Thrust toward Learning. The notion that any federal bureaucrat, no matter how enlightened, should wield any influence at all in education would have shocked America's early settlers. Schooling was mainly a parental responsibility, and its aim was to make sure that children learned to read the Bible. The Constitution was silent on the matter of education, and schooling became a function of state governments, which delegated power to towns and local school boards. Still, the main thrust of education was directed chiefly at achieving spiritual and moral purity. Fresh ideas, however, had begun to emerge. In Europe, Jean-Jacques Rousseau declared that education should strive to prepare a child for the world about him, not for the hereafter. Switzerland's Johann Pestalozzi urged schools to stop the "empty chattering of mere words" and help children to learn through observation, experimentation and reasoning. In the U.S., Horace Mann, contending that education could become "the most effective and benignant of all the forces of civilization," vastly strengthened the Massachusetts system of free public schools for the poor as well as the rich.
By 1900, 32 of the 45 states had compulsory-attendance laws.* Soon, educators came to accept John Dewey's dictum that education is not a preparation for life but a part of it, and that a school must "reproduce, within itself, the typical conditions of social life." "Progressive" education in the 1930s and '40s thus took the stress from textbooks and placed it on self-discipline and experimentation. The classrooms became more exciting, but soon educators were out-Deweying Dewey; permissiveness, and ultimately anti-intellectualism spoiled Dewey's dream. Thanks to reformers like former Harvard President James Conant (TIME cover, Sept. 14, 1959), schools began turning to the ideal of comprehensive education as well as cultural development for all children.

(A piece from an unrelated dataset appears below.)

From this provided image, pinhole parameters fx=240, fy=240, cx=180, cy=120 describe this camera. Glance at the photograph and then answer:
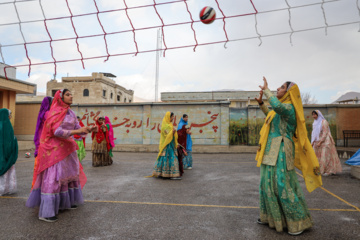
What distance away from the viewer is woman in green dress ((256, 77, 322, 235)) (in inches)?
109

Except on rare occasions, the tradition of local control kept the Federal Government away from the schoolhouse. In 1862, the Morrill Act set up land-grant colleges, chiefly to promote agriculture and the mechanical arts. During World War I, the Government financed vocational training in the high schools. Then, after World War II, the Treasury financed the $14.5 billion G.I. Bill of Rights. Now, no longer was a high school education alone sufficient to meet the demands of a reawakened nation. College was the goal, and better preparation for it an absolute necessity.